## Assigned task 1:
In the notes on creating a commit manually, list every object file path printed by the second run of "find .git/objects -type f".
## Assigned task 2:
Pick up the notes on creating a commit manually after their final sentence and keep them going.

## Reading passage:
━━━

9.6. Creating a commit manually#
We can echo a commit message through a pip into the commit-tree plumbing function to cmmit a particular hashed object.
echo "first commit" | git commit-tree 83baa
fatal: 83baae61804e65cc73a7201a7252750c76066a30 is not a valid 'tree' object
But we can actually only commit tree
objects
we have
find .git/objects -type f
.git/objects/0c/1e7391ca4e59584f8b773ecdbbb9467eba1547
.git/objects/d6/70460b4b4aece5915caf5c68d12f560a9fe3e4
.git/objects/83/baae61804e65cc73a7201a7252750c76066a30
the -t
option of cat-file can tell us the type:
git cat-file 0c1e -t
blob
git cat-file d6704 -t
blob
git cat-file 83baa -t
blob
These are all blob objects, the actual content that we are storing
we can write a tree though:
git write-tree
d8329fc1cc938780ffdd9f94e0d364e0ea74f579
and look at this:
git cat-file -p d8329
100644 blob 83baae61804e65cc73a7201a7252750c76066a30 test.txt
and check its type:
git cat-file -t d8329
tree
Now that we hav ea tree object we can commit the tree.
echo "first commit" | git commit-tree d8329
e09139a38f4fd6d82715c32aab9adfed67a87ba5
and we get back a hash. But notice that this hash is unique for each of us. Because the commit has information about the time stamp and our user. The above hash is the one I got during class, but when I re-ran this while typing the notes I got a different hash (d450567fec96cbd8dd514313db9bcb96ad7664b0
) even though I have the same name and e-mail because the time changed.
Important
verify that you have the same git status and list of objects as below
git status
On branch main
No commits yet
Changes to be committed:
(use "git rm --cached <file>..." to unstage)
new file: test.txt
Changes not staged for commit:
(use "git add <file>..." to update what will be committed)
(use "git restore <file>..." to discard changes in working directory)
modified: test.txt
find .git/objects -type f
.git/objects/0c/1e7391ca4e59584f8b773ecdbbb9467eba1547
.git/objects/d6/70460b4b4aece5915caf5c68d12f560a9fe3e4
.git/objects/d8/329fc1cc938780ffdd9f94e0d364e0ea74f579
.git/objects/e0/9139a38f4fd6d82715c32aab9adfed67a87ba5
.git/objects/83/baae61804e65cc73a7201a7252750c76066a30
we will all have 4 of the same objects and one unique one.

━━━

## Given data:
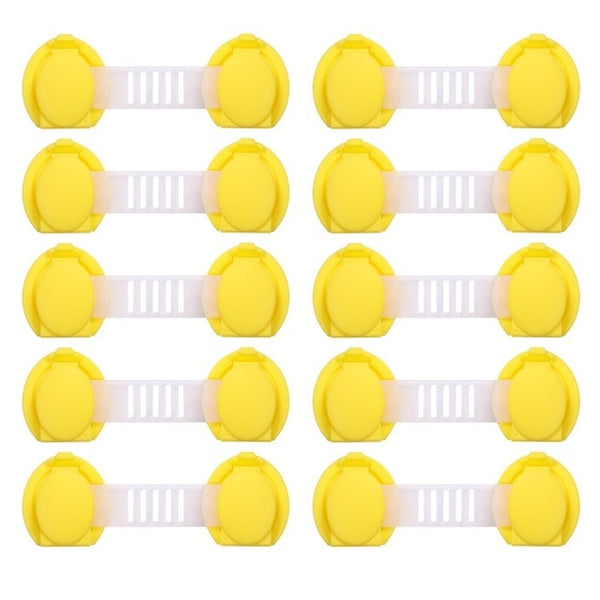Safety equipment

━━━

## Exercise answer 1:
.git/objects/0c/1e7391ca4e59584f8b773ecdbbb9467eba1547
.git/objects/d6/70460b4b4aece5915caf5c68d12f560a9fe3e4
.git/objects/d8/329fc1cc938780ffdd9f94e0d364e0ea74f579
.git/objects/e0/9139a38f4fd6d82715c32aab9adfed67a87ba5
.git/objects/83/baae61804e65cc73a7201a7252750c76066a30

## Exercise answer 2:
9.7. Review today’s class#
Review the notes
For the core “Porcelain” git commands we have used (add, commit), make a table of which git plumbing commands (of those we have seen) they use in
gitplumbingreview.md
in your KWL repo. it might be multiple Porcelain for each plumbing.Contribute to your group repo and review a classmate’s contribution
9.8. Prepare for Next Class#
Make notes on how you use IDEs for the next couple of weeks using the template file in the course notes (will provide prompts and tips). We will come back to these notes in class later, but it is best to record over a time period instead of trying to remember at that time. Store your notes in your kwl repo in
idethoughts.md
on anide_prep
branch.make sure that you have a
test
git repo that matches the notes.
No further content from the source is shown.